The data revealed that average house prices increased over the year in England to £262,000 (5.4%), Wales to £176,000 (5.8%), Scotland to £163,000 (6.0%) and Northern Ireland to £143,000 (2.4%).
England, Scotland and Wales all saw record-high average prices in October 2020. Northern Ireland’s average house price in Q3 2020 is the highest since Q4 2008.
The East Midlands, North West and Yorkshire and The Humber experienced the joint highest annual growth in average house prices at 6.6%. The lowest annual growth was in the East of England, where average prices increased by 3.4% over the year.
On a non-seasonally adjusted basis, average house prices in the UK increased by 0.7% between September and October 2020, compared with a decrease of 0.3% in the same period a year ago.

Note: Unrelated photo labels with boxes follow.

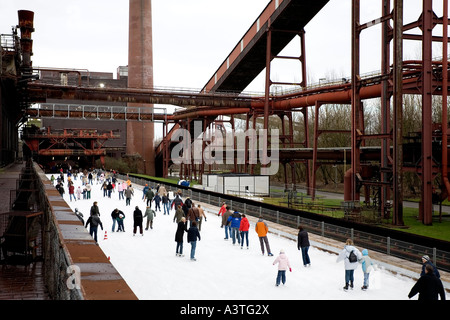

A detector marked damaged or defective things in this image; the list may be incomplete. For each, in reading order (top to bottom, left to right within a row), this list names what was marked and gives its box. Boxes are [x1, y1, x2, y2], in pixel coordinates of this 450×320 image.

rusty steel structure [0, 0, 450, 226]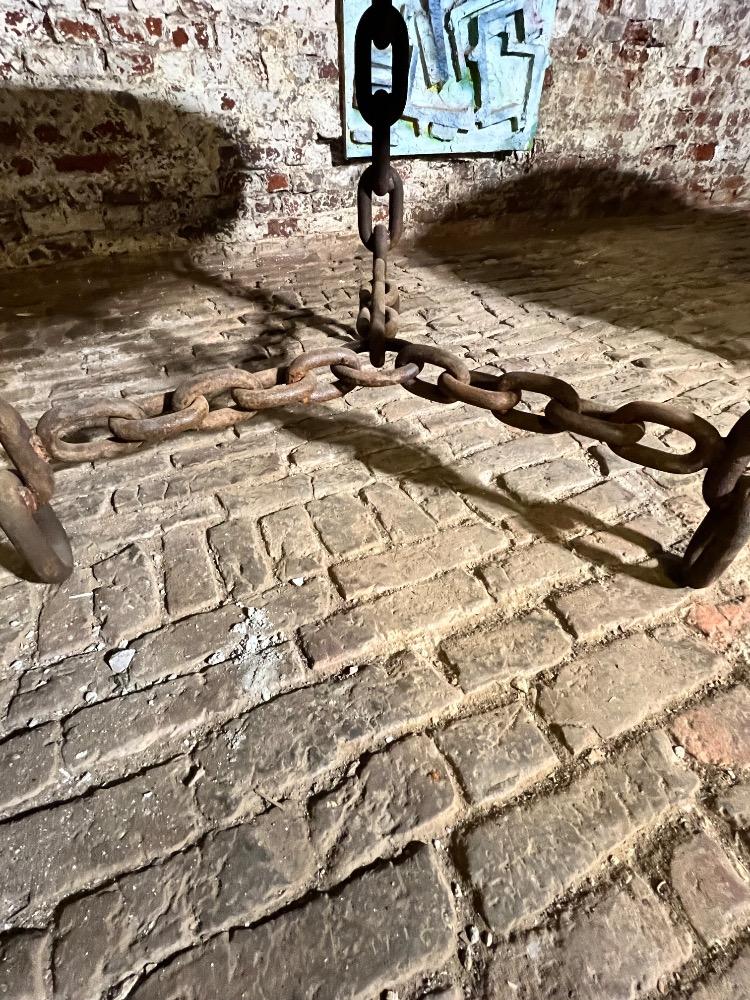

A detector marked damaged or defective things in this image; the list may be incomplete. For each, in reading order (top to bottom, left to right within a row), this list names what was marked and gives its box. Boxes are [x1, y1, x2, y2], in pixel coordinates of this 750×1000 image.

rusty iron chain [0, 0, 748, 588]
corroded metal link [0, 396, 54, 504]
corroded metal link [37, 398, 148, 464]
corroded metal link [396, 342, 472, 400]
corroded metal link [440, 370, 524, 412]
corroded metal link [496, 372, 584, 434]
corroded metal link [548, 396, 648, 448]
corroded metal link [612, 400, 728, 474]
corroded metal link [704, 408, 750, 508]
corroded metal link [0, 470, 73, 584]
corroded metal link [680, 480, 750, 588]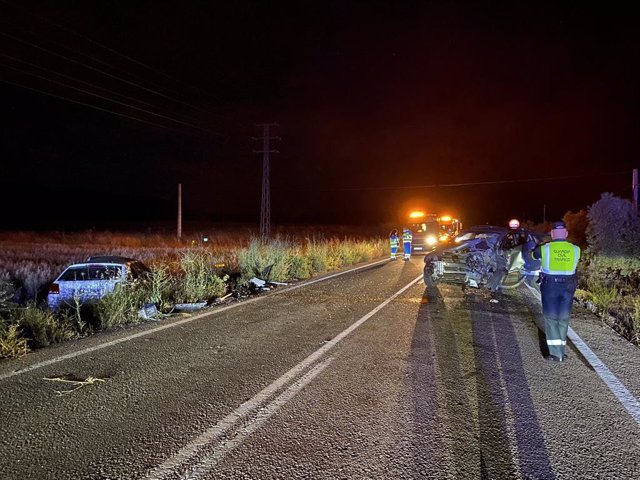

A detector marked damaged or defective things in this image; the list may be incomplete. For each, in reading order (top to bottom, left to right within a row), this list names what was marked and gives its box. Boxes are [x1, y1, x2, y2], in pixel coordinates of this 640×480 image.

severely wrecked vehicle [422, 226, 544, 292]
damaged white car [422, 226, 544, 292]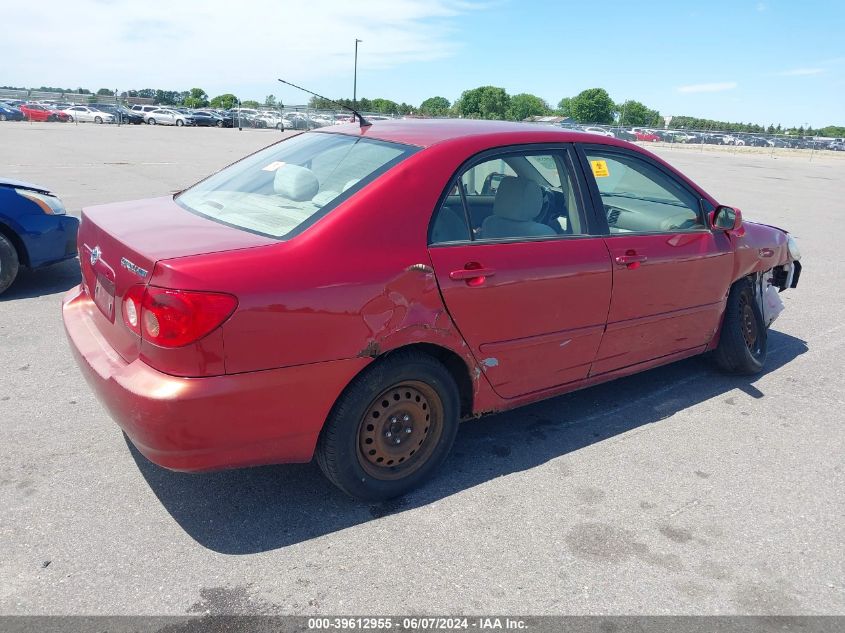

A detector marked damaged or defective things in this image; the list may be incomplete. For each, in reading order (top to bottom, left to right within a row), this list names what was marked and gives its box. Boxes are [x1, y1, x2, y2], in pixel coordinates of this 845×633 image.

rust spot [358, 338, 380, 358]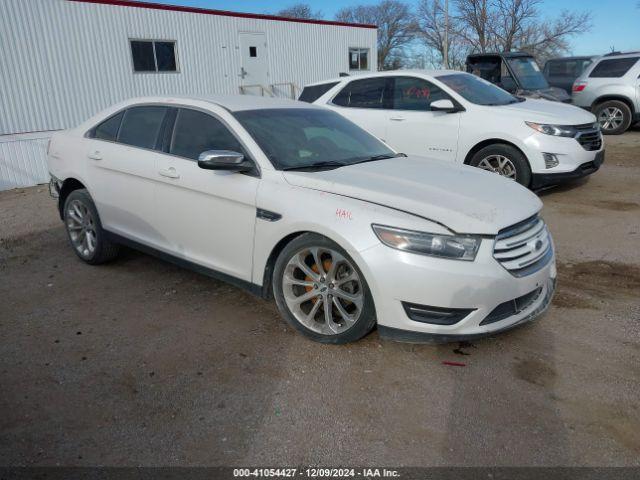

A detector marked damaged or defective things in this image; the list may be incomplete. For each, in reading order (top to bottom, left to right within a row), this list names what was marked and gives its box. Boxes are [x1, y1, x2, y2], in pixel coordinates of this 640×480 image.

damaged hood [284, 156, 540, 234]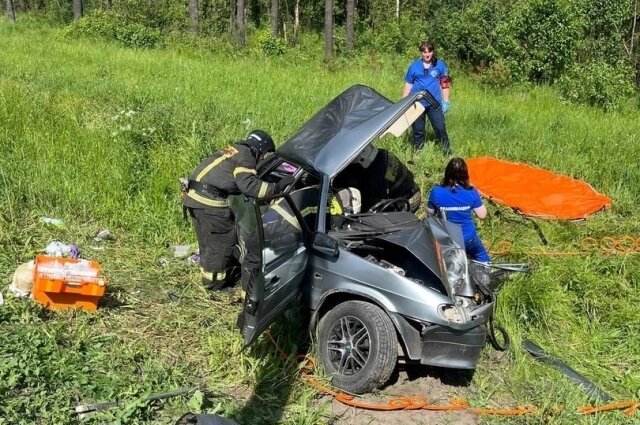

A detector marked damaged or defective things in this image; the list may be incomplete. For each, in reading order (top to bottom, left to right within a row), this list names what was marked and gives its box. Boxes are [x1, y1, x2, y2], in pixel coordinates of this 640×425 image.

crumpled car roof [278, 84, 418, 177]
severely damaged car [232, 83, 516, 394]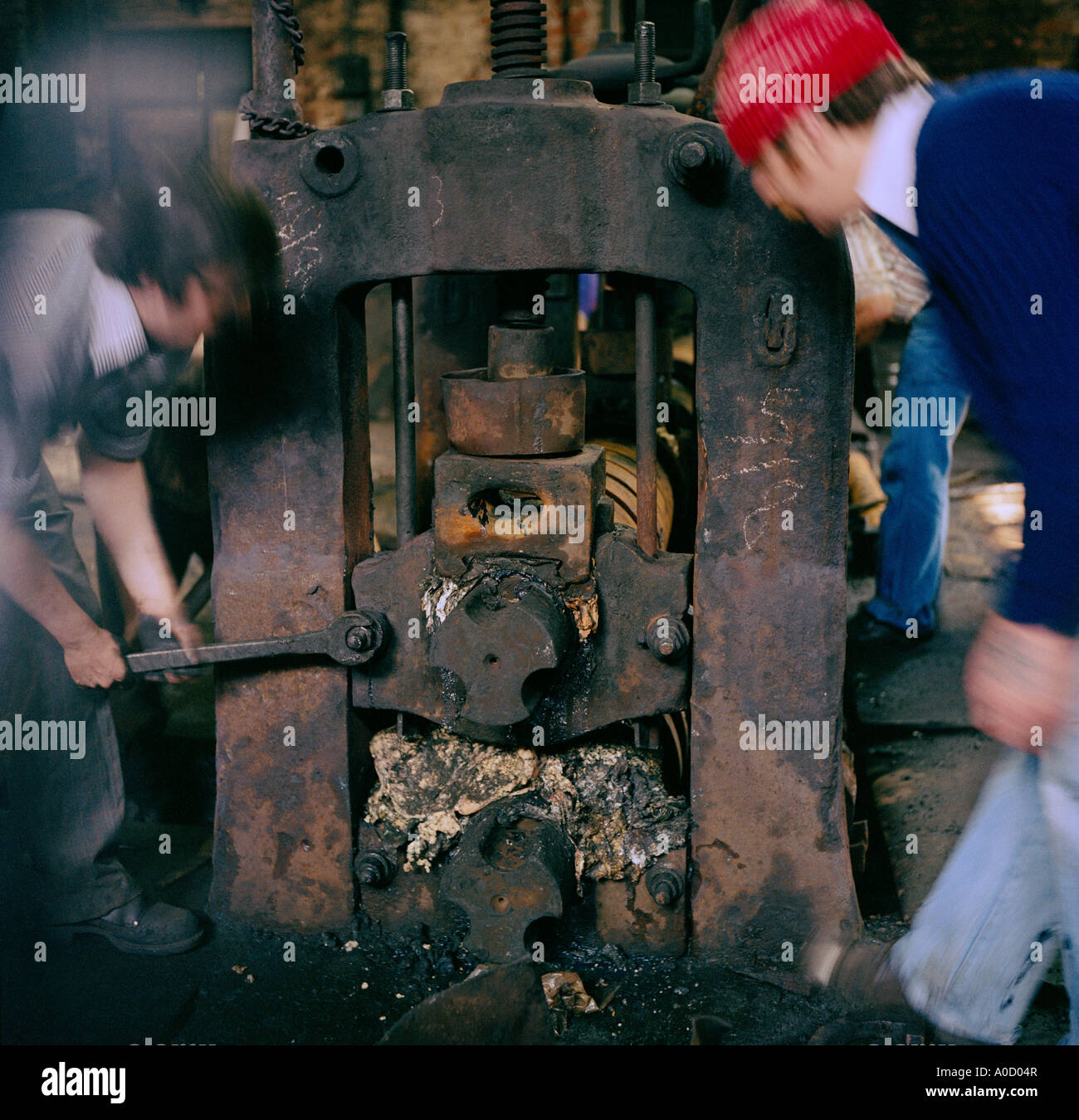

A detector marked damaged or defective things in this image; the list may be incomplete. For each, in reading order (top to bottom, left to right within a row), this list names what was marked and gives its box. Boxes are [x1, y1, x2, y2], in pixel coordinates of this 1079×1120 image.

On a seasonally adjusted basis, average house prices in the UK increased by 0.9% over the month, following an increase of 1.5% in the previous month.
Anna Clare Harper, chief executive of asset manager SPI Capital said, “Even though these numbers are a little dated, they show a more complete picture than other house price indices. This is important, as, in 2020 in particular, heady house price increases have been reported. This alone has been known to influence people’s buying decisions, through a ‘fear of missing out’.
“Looking at sales completed, In October, prices were 5.4% higher than in the previous year. This growth was led regionally by Scotland, and English regions – the North West, East Midlands and Yorkshire and the Humber. It’s worth noting that the volume of transactions this is based on is still significantly below the previous year, with transactions in England 32.4% lower than October 2019.
“Within the data, we see a clear reflection of the times we are in. Homeowners (and, now to a lesser extent, first-time buyers) are understandably craving more space. So it is unsurprising that the data show a 6.8% increase in detached property prices. At the other end of the spectrum, flats increased by just 2.4%.
“What happens next to sales volumes and prices will be a product of our economy, regulatory changes and of course, the success of the coronavirus vaccination programme. Despite a notionally positive house price trend, homebuyers, first-time buyers and investors in the residential market are of course hoping for a return to some form of normality.”